▶ EXTRACTED DATA
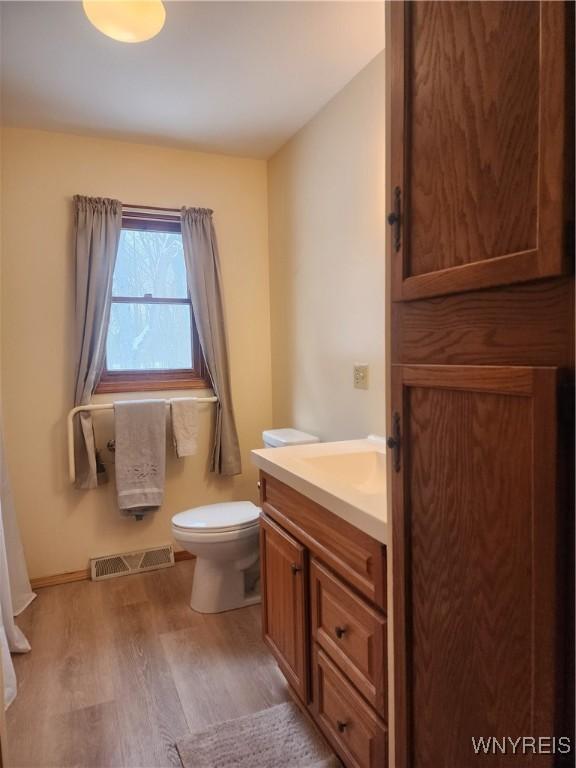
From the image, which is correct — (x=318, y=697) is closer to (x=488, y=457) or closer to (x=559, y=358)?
(x=488, y=457)

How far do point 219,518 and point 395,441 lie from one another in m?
1.57

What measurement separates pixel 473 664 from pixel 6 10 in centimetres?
235

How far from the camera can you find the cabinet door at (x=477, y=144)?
0.58 meters

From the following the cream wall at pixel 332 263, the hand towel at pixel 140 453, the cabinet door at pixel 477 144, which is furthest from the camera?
the hand towel at pixel 140 453

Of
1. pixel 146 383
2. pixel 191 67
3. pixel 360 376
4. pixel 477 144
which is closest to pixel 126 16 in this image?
pixel 191 67

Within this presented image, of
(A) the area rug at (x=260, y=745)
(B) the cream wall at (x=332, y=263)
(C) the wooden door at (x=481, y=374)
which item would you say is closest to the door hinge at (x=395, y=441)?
(C) the wooden door at (x=481, y=374)

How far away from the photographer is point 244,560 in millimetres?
2328

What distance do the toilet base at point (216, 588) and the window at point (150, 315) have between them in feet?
3.65

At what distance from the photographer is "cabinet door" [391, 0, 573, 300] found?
584 millimetres

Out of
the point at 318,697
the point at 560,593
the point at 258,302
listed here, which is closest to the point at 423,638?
the point at 560,593

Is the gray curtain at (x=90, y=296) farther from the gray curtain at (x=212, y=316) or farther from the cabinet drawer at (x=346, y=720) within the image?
the cabinet drawer at (x=346, y=720)

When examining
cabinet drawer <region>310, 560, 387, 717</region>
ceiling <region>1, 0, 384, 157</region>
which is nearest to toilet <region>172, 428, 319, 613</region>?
cabinet drawer <region>310, 560, 387, 717</region>

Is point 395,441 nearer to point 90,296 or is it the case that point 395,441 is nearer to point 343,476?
point 343,476

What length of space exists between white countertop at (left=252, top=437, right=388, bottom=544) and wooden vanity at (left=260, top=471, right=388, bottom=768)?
1.9 inches
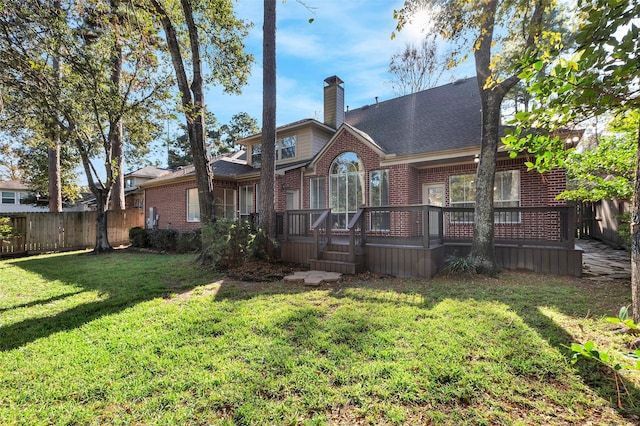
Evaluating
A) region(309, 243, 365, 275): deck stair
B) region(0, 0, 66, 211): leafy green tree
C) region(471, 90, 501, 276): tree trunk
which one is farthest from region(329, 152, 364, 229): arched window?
region(0, 0, 66, 211): leafy green tree

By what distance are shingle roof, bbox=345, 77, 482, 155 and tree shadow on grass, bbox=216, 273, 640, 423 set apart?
16.0 ft

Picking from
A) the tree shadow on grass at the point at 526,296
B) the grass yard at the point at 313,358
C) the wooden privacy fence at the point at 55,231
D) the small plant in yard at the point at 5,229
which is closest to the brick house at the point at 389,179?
the tree shadow on grass at the point at 526,296

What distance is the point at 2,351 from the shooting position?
3.33m

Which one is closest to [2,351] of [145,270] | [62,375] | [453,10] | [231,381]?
[62,375]

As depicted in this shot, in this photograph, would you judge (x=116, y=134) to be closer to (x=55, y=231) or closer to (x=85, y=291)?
(x=55, y=231)

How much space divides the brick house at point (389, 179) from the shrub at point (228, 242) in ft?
4.32

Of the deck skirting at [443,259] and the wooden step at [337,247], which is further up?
the wooden step at [337,247]

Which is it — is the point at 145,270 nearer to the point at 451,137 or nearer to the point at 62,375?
the point at 62,375

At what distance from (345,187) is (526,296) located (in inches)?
294

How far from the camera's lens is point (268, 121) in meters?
8.71

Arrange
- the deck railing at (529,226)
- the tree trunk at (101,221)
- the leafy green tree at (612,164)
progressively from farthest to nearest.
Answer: the tree trunk at (101,221) < the deck railing at (529,226) < the leafy green tree at (612,164)

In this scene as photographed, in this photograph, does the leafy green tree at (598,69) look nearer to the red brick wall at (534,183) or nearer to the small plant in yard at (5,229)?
the red brick wall at (534,183)

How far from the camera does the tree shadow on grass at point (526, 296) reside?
8.68 ft

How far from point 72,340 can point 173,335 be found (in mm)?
1224
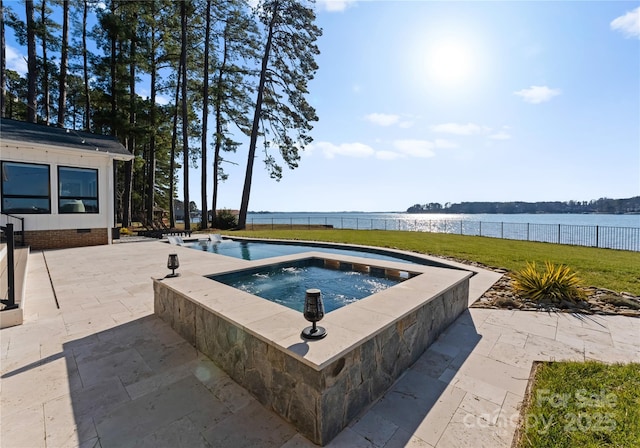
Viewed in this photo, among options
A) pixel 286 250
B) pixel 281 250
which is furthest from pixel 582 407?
pixel 281 250

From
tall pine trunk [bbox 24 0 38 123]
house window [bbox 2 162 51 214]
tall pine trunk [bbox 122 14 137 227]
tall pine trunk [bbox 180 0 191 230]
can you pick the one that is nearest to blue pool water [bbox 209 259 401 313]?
house window [bbox 2 162 51 214]

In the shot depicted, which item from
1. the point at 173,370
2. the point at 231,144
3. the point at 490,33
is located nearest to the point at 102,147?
the point at 231,144

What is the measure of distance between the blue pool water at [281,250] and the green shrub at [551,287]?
90.9 inches

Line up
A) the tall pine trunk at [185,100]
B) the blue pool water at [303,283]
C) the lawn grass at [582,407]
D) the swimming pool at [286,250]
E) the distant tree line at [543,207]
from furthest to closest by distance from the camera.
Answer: the distant tree line at [543,207] < the tall pine trunk at [185,100] < the swimming pool at [286,250] < the blue pool water at [303,283] < the lawn grass at [582,407]

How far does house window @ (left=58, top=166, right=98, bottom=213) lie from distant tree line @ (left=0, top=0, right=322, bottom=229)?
16.7ft

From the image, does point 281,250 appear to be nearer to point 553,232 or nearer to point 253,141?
point 253,141

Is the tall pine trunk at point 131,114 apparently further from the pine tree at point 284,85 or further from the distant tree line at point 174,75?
the pine tree at point 284,85

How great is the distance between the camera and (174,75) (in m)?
19.1

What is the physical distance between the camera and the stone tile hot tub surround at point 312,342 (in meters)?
2.01

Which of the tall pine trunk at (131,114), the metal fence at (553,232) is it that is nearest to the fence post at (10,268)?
the tall pine trunk at (131,114)

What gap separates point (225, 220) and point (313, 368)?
17.6 metres

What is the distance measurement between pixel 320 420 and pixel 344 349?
489 mm

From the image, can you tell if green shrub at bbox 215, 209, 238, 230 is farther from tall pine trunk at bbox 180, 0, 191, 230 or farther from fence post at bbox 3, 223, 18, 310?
fence post at bbox 3, 223, 18, 310

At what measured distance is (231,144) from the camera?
65.9 ft
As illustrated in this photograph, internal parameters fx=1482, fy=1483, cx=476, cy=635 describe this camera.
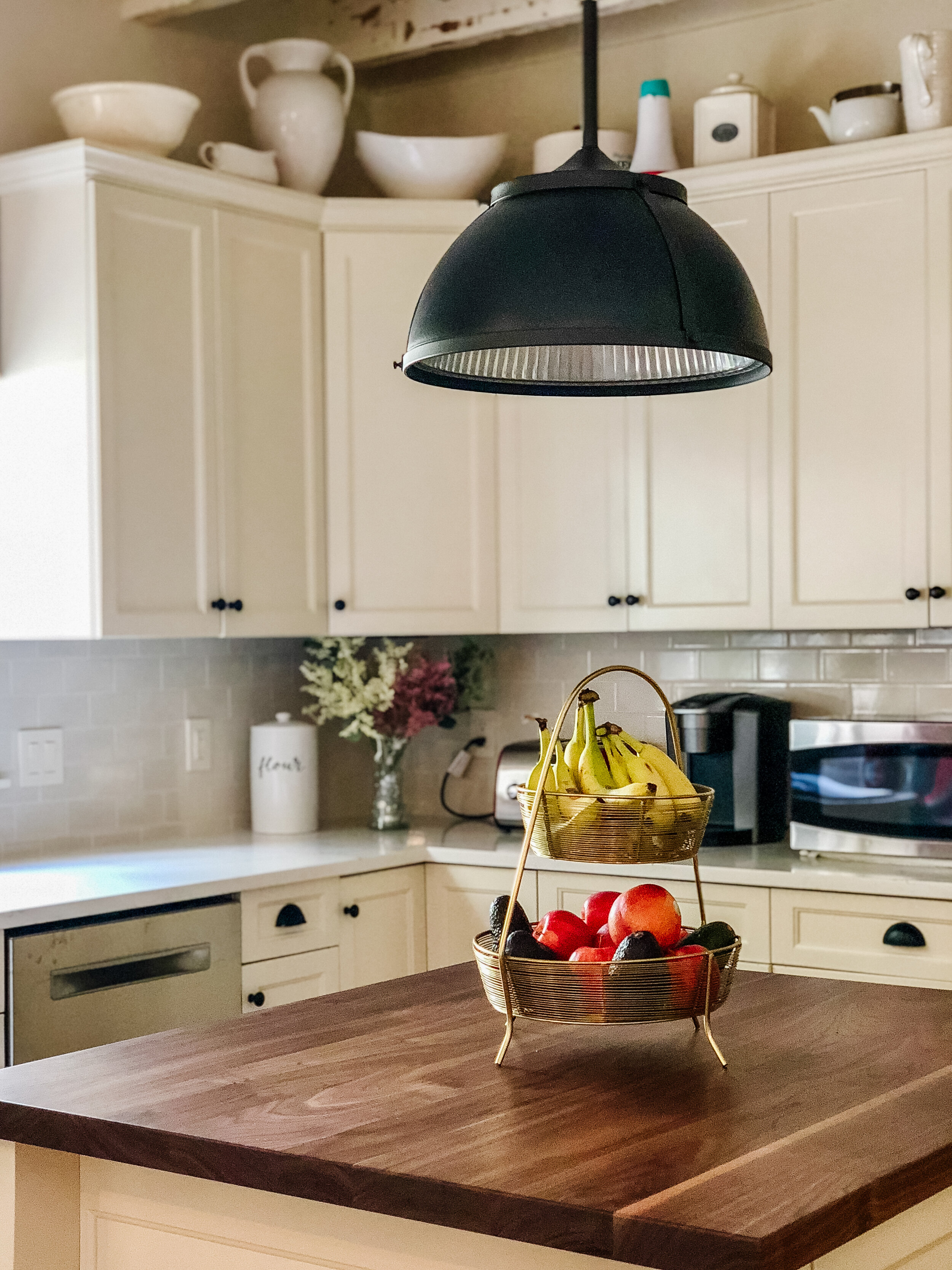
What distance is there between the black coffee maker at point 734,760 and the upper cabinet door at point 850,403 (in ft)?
0.77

▶ EXERCISE DESCRIPTION
Extract exactly the lines from the one containing "Which of the" through the last line of the records above, both included, and leave out the pictures.

▶ SOLUTION TO THE PROBLEM
Which of the tall pine trunk at (131,114), the metal fence at (553,232) is it that is nearest to the fence post at (10,268)?
the tall pine trunk at (131,114)

What gap separates point (225, 220) and point (313, 368)?
17.6 metres

What is the distance measurement between pixel 320 420 and pixel 344 349?
489 mm

From the image, can you tell if green shrub at bbox 215, 209, 238, 230 is farther from tall pine trunk at bbox 180, 0, 191, 230 or farther from fence post at bbox 3, 223, 18, 310?
fence post at bbox 3, 223, 18, 310

At what measured distance is (231,144) from the camera?
65.9 ft
As illustrated in this photograph, internal parameters fx=1482, fy=1483, cx=476, cy=635 describe this camera.
What distance is there between the black coffee maker at point 734,760 and the upper cabinet door at point 850,403 (in ft)?
0.77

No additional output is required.